To-day, nearly the whole population of German East Africa is
clothed in imported calico. This was not always the case; even now in
some parts of the north dressed skins are still the prevailing wear,
and in the north-western districts—east and north of Lake
Tanganyika—lies a zone where bark-cloth has not yet been
superseded. Probably not many generations have passed since such
bark fabrics and kilts of skins were the only clothing even in the
south. Even to-day, large quantities of this bright-red or drab
material are still to be found; but if we wish to see it, we must look in
the granaries and on the drying stages inside the native huts, where
it serves less ambitious uses as wrappings for those seeds and fruits
which require to be packed with special care. The salt produced at
Masasi, too, is packed for transport to a distance in large sheets of
bark-cloth. Wherever I found it in any degree possible, I studied the
process of making this cloth.
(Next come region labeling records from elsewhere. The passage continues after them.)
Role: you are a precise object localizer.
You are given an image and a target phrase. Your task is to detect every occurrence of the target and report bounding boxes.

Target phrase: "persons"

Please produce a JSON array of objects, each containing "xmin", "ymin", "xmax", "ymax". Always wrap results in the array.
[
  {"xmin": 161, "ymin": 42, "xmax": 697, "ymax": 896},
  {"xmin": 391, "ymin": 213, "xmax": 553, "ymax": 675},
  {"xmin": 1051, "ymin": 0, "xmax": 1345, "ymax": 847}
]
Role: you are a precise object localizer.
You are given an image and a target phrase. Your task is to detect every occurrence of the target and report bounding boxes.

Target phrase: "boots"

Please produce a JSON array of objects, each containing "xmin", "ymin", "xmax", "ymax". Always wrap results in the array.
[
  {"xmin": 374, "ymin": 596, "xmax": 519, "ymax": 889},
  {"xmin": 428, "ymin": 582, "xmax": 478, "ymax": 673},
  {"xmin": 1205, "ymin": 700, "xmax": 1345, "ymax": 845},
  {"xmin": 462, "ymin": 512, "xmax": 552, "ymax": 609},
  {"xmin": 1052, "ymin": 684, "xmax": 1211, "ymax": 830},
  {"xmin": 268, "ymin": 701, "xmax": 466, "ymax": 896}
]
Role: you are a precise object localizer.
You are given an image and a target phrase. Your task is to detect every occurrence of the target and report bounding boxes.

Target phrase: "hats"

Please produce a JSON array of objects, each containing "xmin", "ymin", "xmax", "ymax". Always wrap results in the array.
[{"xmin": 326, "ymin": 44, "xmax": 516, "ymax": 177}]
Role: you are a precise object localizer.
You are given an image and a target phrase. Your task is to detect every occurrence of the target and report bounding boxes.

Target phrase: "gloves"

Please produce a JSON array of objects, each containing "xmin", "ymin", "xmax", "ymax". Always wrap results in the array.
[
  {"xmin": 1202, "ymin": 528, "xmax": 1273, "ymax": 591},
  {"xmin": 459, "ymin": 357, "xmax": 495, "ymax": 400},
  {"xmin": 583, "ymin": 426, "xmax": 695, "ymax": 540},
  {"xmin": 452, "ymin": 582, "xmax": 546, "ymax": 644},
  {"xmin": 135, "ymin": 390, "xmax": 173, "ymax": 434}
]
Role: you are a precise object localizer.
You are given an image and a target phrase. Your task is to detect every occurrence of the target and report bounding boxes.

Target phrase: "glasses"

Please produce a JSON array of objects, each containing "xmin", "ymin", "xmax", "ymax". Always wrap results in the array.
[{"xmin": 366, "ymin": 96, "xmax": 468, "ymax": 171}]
The native requisitioned for the
purpose arrived, carrying a log between two and three yards long and
as thick as his thigh, and nothing else except a curiously-shaped
mallet and the usual long, sharp and pointed knife which all men and
boys wear in a belt at their backs without a sheath—horribile dictu!
[51]
Silently he squats down before me, and with two rapid cuts has
drawn a couple of circles round the log some two yards apart, and
slits the bark lengthwise between them with the point of his knife.
With evident care, he then scrapes off the outer rind all round the
log, so that in a quarter of an hour the inner red layer of the bark
shows up brightly-coloured between the two untouched ends. With
some trouble and much caution, he now loosens the bark at one end,
and opens the cylinder. He then stands up, takes hold of the free
edge with both hands, and turning it inside out, slowly but steadily
pulls it off in one piece. Now comes the troublesome work of
scraping all superfluous particles of outer bark from the outside of
the long, narrow piece of material, while the inner side is carefully
scrutinised for defective spots. At last it is ready for beating. Having
signalled to a friend, who immediately places a bowl of water beside
him, the artificer damps his sheet of bark all over, seizes his mallet,
lays one end of the stuff on the smoothest spot of the log, and
hammers away slowly but continuously. “Very simple!” I think to
myself. “Why, I could do that, too!”—but I am forced to change my
opinions a little later on; for the beating is quite an art, if the fabric is
not to be beaten to pieces. To prevent the breaking of the fibres, the
stuff is several times folded across, so as to interpose several
thicknesses between the mallet and the block. At last the required
state is reached, and the fundi seizes the sheet, still folded, by both
ends, and wrings it out, or calls an assistant to take one end while he
holds the other. The cloth produced in this way is not nearly so fine
and uniform in texture as the famous Uganda bark-cloth, but it is
quite soft, and, above all, cheap.
Now, too, I examine the mallet. My craftsman has been using the
simpler but better form of this implement, a conical block of some
hard wood, its base—the striking surface—being scored across and
across with more or less deeply-cut grooves, and the handle stuck
into a hole in the middle. The other and earlier form of mallet is
shaped in the same way, but the head is fastened by an ingenious
network of bark strips into the split bamboo serving as a handle. The
observation so often made, that ancient customs persist longest in
connection with religious ceremonies and in the life of children, here
finds confirmation. As we shall soon see, bark-cloth is still worn
during the unyago,[52] having been prepared with special solemn
ceremonies; and many a mother, if she has no other garment handy,
will still put her little one into a kilt of bark-cloth, which, after all,
looks better, besides being more in keeping with its African
surroundings, than the ridiculous bit of print from Ulaya.